---- DOCUMENTTEKST
8 maanden geleden

De symboliek van de tabernakel (05)

Exodus 25 vers 29-30; Leviticus 24 vers 5-9

De tafel voor de toonbroden

We gaan het heilige der heiligen uit, waar de ark en het verzoendeksel stonden, en gaan het heilige binnen. Daar zien we de tafel van voor de toonbroden en de gouden kandelaar. De eerste wordt als eerste genoemd. Hij was gemaakt van acaciahout, dat bedekt was met zuiver goud. Hier wordt Christus afgebeeld in Zijn Goddelijke heerlijkheid (zuiver goud) en in Zijn menselijkheid (acaciahout).

Dit is de eerste keer in de Schrift, dat het woord “tafel” wordt genoemd. De grondgedachte van een tafel is voedsel en levensonderhoud. De tafel van de toonbroden stelt Christus voor als het voedsel voor Zijn volk, niet in de omstandigheden van de woestijn, maar in de dienst van het heiligdom. Dit was het voedsel voor de priesters.

Het manna is de voeding die we nodig hebben in verband met de omstandigheden van het leven in de woestijn, en daar worden we gevoed door de zorg van de Heer voor ons in onze beproevingen, zwakheden, enzovoorts. Ieder van ons kan vertellen hoe we op deze manier gesterkt zijn. Maar als we naar de samenkomst komen of het Woord persoonlijk bestuderen, vinden we onszelf in gemeenschap met een opgestane Christus. “begenadigd [1] in de Geliefde” (Ef. 1:6), “gezegend met alle geestelijke zegening in de hemelse [gewesten] in Christus” (Ef. 1:3). Wij kennen de liefde van de Vader zoals die geopenbaard is in en door Zijn geliefde Zoon, onze Heer Jezus Christus. Door zo te denken bevinden we ons in een sfeer zonder beproevingen en teleurstellingen. We nemen de hemelse kant van de dingen, en dit wordt afgebeeld in het beeld van de tafel van de toonbroden.
--------
---- BRONMATERIAAL
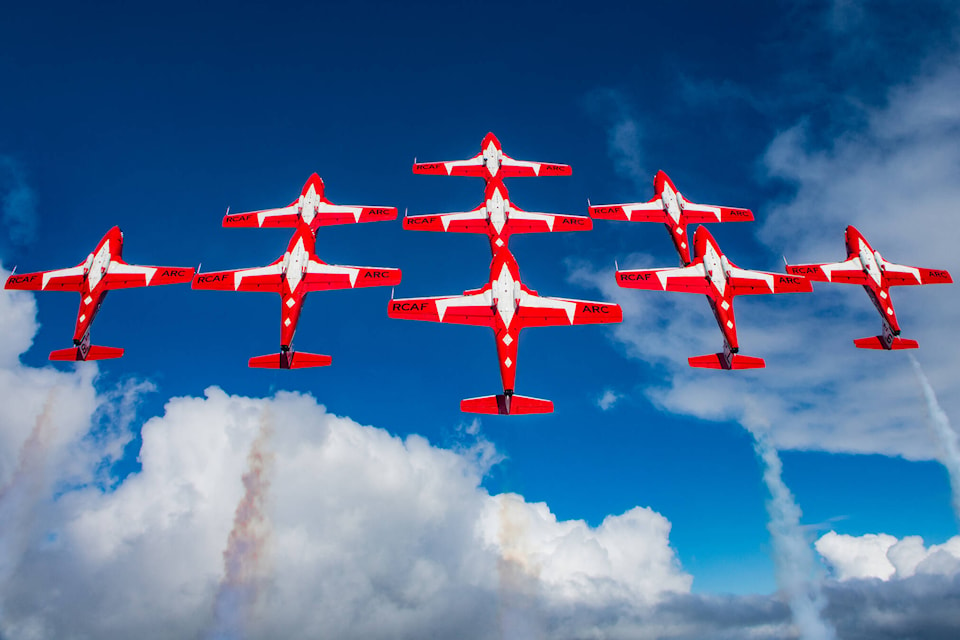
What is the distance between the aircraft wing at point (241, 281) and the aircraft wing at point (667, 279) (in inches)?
1453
--------
> OPDRACHT A
Schrijf uit de tekst over de tafel voor de toonbroden letterlijk over wat begint bij "Exodus 25 vers" en eindigt bij "Zijn menselijkheid (acaciahout).".
> OPDRACHT B
Van welk materiaal was de tafel voor de toonbroden volgens de tekst over de tabernakel gemaakt?

> VOLLEDIG ANTWOORD A
Exodus 25 vers 29-30; Leviticus 24 vers 5-9

De tafel voor de toonbroden

We gaan het heilige der heiligen uit, waar de ark en het verzoendeksel stonden, en gaan het heilige binnen. Daar zien we de tafel van voor de toonbroden en de gouden kandelaar. De eerste wordt als eerste genoemd. Hij was gemaakt van acaciahout, dat bedekt was met zuiver goud. Hier wordt Christus afgebeeld in Zijn Goddelijke heerlijkheid (zuiver goud) en in Zijn menselijkheid (acaciahout).

> VOLLEDIG ANTWOORD B
Van acaciahout dat bedekt was met zuiver goud.